Ejecting from my skis and poles may be  inconvenient to recover but at that point I want to be able to assume a  small fetal position in order to glance objects rather than stopping  suddenly because my board(s) got hung up on them.

When I think of tight New England trees I think of a black or double black mogul run where chances are the people skiing it or riding it correctly are basically zip line bumpers.  Some days there's fresh, some days there's corn and most days it's tracked out hard pack bumps, trees and troughs.  Like you, these zip line bumpers are going to be shoulders across the hill and facing down the fall line.  There's no choice since slower upper body movements will only prevent quick knee and foot reactions and cause problems.

We've all seen plenty of skiers zip line moguls in competitions.  Ski poles aren't a nuisance, they're an advantage for setting rhythm and keeping correct body position.  However, I personally have never seen a boarder zip line moguls at any kind of speed.  I've never seen a boarder score highly in a bump competition.  Most of the boarders I witness on steep mogul terrain are either traversing multiple moguls or riding their heel edge down through the troughs.  This isn't what I consider good technique in the trees but perhaps I'm just a biased skier.  If mogul runs don't translate to tree runs for you then I think you've found far more wide open trees that haven't been bumped up from skier and rider traffic and don't have random debris which forces quick turning.  It's this type of tree skiing and it's correlation to mogul skiing that I felt was not boarder friendly.  Again, I haven't seen you ride so am basing this opinion solely on those boarders I've witnessed in the trees and bumps.


----------



## jaywbigred (Feb 19, 2013)

Cheese said:


> When I think of tight New England trees I think of a black or double black mogul run where chances are the people skiing it or riding it correctly are basically zip line bumpers.  Some days there's fresh, some days there's corn and most days it's tracked out hard pack bumps, trees and troughs.  Like you, these zip line bumpers are going to be shoulders across the hill and facing down the fall line.  There's no choice since slower upper body movements will only prevent quick knee and foot reactions and cause problems.
> 
> We've all seen plenty of skiers zip line moguls in competitions.  Ski poles aren't a nuisance, they're an advantage for setting rhythm and keeping correct body position.  However, I personally have never seen a boarder zip line moguls at any kind of speed.  I've never seen a boarder score highly in a bump competition.  Most of the boarders I witness on steep mogul terrain are either traversing multiple moguls or riding their heel edge down through the troughs.  This isn't what I consider good technique in the trees but perhaps I'm just a biased skier.  If mogul runs don't translate to tree runs for you then I think you've found far more wide open trees that haven't been bumped up from skier and rider traffic and don't have random debris which forces quick turning.  It's this type of tree skiing and it's correlation to mogul skiing that I felt was not boarder friendly.  Again, I haven't seen you ride so am basing this opinion solely on those boarders I've witnessed in the trees and bumps.



I've seen a handful of boarders ride moguls in the zipper with speed.
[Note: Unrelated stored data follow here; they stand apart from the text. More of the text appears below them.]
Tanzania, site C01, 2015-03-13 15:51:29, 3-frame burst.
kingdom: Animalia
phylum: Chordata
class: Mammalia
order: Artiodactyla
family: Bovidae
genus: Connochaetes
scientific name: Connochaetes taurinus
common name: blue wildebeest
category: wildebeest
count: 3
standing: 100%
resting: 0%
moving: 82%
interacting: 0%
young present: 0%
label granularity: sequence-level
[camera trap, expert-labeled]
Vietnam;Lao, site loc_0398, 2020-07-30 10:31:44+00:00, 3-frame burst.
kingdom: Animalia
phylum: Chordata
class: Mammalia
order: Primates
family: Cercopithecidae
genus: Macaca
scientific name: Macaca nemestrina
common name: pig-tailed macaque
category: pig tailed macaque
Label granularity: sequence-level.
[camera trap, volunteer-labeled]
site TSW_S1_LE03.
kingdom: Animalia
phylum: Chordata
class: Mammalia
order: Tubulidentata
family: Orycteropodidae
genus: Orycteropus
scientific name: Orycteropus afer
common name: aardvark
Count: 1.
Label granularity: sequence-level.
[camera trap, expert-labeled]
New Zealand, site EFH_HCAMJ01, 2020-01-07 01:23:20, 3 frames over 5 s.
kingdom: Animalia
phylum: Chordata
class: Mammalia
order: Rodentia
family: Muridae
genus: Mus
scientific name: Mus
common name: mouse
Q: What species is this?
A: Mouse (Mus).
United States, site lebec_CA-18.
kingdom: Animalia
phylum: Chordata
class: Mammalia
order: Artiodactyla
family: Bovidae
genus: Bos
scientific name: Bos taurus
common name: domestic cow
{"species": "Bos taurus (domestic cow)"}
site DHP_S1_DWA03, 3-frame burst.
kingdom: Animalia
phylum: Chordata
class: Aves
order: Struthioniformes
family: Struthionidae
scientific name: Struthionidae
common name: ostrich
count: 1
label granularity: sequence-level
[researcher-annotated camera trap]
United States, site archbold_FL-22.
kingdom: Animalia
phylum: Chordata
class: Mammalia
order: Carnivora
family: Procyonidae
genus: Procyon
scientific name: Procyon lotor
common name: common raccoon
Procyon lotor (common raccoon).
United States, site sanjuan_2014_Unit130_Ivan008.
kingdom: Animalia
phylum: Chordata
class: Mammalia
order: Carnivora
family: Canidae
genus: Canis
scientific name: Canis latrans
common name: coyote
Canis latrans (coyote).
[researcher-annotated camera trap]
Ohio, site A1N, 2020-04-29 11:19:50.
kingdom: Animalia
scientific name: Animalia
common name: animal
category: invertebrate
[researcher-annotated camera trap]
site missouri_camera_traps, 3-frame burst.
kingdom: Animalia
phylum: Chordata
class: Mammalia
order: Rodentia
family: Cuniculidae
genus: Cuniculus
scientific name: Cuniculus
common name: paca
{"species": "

Very few, but it can be done. I am a decent zipperline bump skier, and I skied one day with a friend's friend from Austria who was a snowboarder. He could freaking shred the moguls, all zipper, faster than I could


----------



## dmc (Feb 19, 2013)

Cheese said:


> I've never seen you ride so I won't deny you can handle your board.
> 
> I've got twin tips so could technically "switch" but more often than not  the pace in the trees would not allow for such a move unless I've  slowed or come to a stop.
> 
> ...



Yeah...  I really don't see trees as moguls..  At least good trees.. 
Tree's do get bumped in a sense... But you lose the tops where I like to ride if there's a tree there.
In trees - I look for the straightest line always - a chute..    I can traverse across until i find it - i did the same when i skied too
I can ride bumps...  I can turn fast when I need to.   I don't always like it - but it can be done...   In REALLY steep trees like Pavalacini at A-Basin... Even if you wanted to side slip you'd just fall over because of steepness and there not being a lot of room in the rut..  I ride the trees in the Catskills.  Can be tight as hell and open like a cathedral... Bushwacking required...  
Mushroom Chutes at Jackson are awesome because you get rock and tree all at the same time plus steep and narrow..   
I've ridden them a bunch...  


And when i say poles are a pain -  I mean just another thing to get caught in tight trees...   I used to compete in bumps before I started riding full time - i get it...


----------



## dmc (Feb 19, 2013)

BenedictGomez said:


> That's a tight-trees snowboard plus for sure.  For instance, last year at Jay Peak, I was with some friends (I'm the only skier) and they slipped into a steep narrow section sideways to enter some beautiful trees that were pretty virgin due to entrance difficulty.  I couldnt enter that way, because the trees were way narrower than my 179s.   I was looking at it with an....."ummmmm" sort of look, lol.
> 
> As for the rest, DMC answered it pretty well.  Only thing I'd add (and this is for very tight trees/unmarked stuff) is the snowboarder presents a slightly smaller downhill profile.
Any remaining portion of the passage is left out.